Dangit! Here I was, thinking I was being discreet.....mumble, mumble, mumble....
hey Dennis, do they call wherever you're from "the cradle of civilization"?
Not since the New Regime's Revisionist History Project, wherein all things "civilized" come from these here United States. Y'know, English, the Bible, Democratic Theory, Voodoo Economics....
Not since the New Regime's Revisionist History Project, wherein all things "civilized" come from these here United States.
And nothing bad or immoral has ever happened here, except for that gay plague. Seriously, I'm reading obituraies of Arthur Miller, and they're barely MENTIONING the whole HUAC hounding. Makes baby Jesus cry. In order to avoid it, some are even going so far as to not talk about The Crucible.
Seriously, I'm reading obituraies of Arthur Miller, and they're barely MENTIONING the whole HUAC hounding.
You must be reading different obits than I am, 'cause there's three things in every single one I've read so far:
- Death of a Salesman
- HUAC/The Crucible
- Marilyn Monroe
Seriously, it's all, "Blah blah blah, Death of a Salesman at age blah, fallout with blah over naming names, HUAC, The Crucible, Marilyn, break, The Misfits, divorce, Death of a Salesman revival blah blah blah." And it's not the usual case of Standard AP Copy. These are the obits they trot the actual writers out for--they're just all covering the same three things.
Sometimes, they manage to work in the part where The Crucible deals with HUAC *and* the temptations of a young, nubile (read: Monroe) woman, and if they're feeling really ambitious, they also work in After the Fall and the negative reaction to it, but I haven't seen one that doesn't highlight HUAC.
My memory is iffy on this... but did they talk about his son's death during WWII due to a defective aircraft part or something, and how that inspired a play that I forgot the name of?

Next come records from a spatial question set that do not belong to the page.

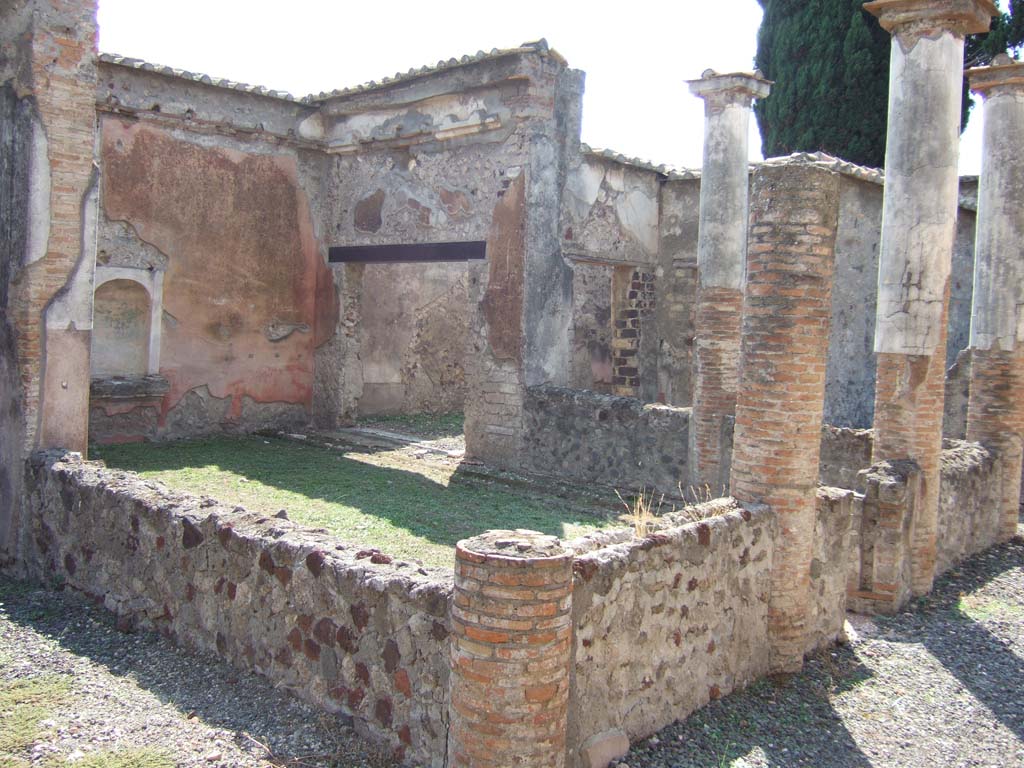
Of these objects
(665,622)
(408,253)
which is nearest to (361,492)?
(408,253)

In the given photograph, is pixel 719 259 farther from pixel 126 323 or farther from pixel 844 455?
pixel 126 323

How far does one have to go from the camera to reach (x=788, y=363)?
16.4 feet

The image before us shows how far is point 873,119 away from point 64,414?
14146mm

My memory is iffy on this... but did they talk about his son's death during WWII due to a defective aircraft part or something, and how that inspired a play that I forgot the name of?
The play would be All My Sons, but Miller was in his 20s for WWII, and his first marriage was in 1940, so he wasn't drawing from his own life for that.
OK, then the death of the son is what happened in the play, right? The father was a military contractor that sold defective parts during the war IIRC, and his son dies as a result?
eta: anyway, since Miller didn't actually lose a son, that explains why that "fact" was not mentioned....
Tommyrot, I think that's the basic premise. It's a Miller I've never read nor seen, though.
Part of my brain is telling me that play was based on an Ibsen play.
The Master Builder,
maybe?
At the first college I went to, there was a bronze bust of Ibson on a high pedestal. Somewhere I have a photo of him wearing my hat, wraparound sunglasses, and striped red and blue polo shirt.
The Ibsen play that Miller adapted was Enemy of the People.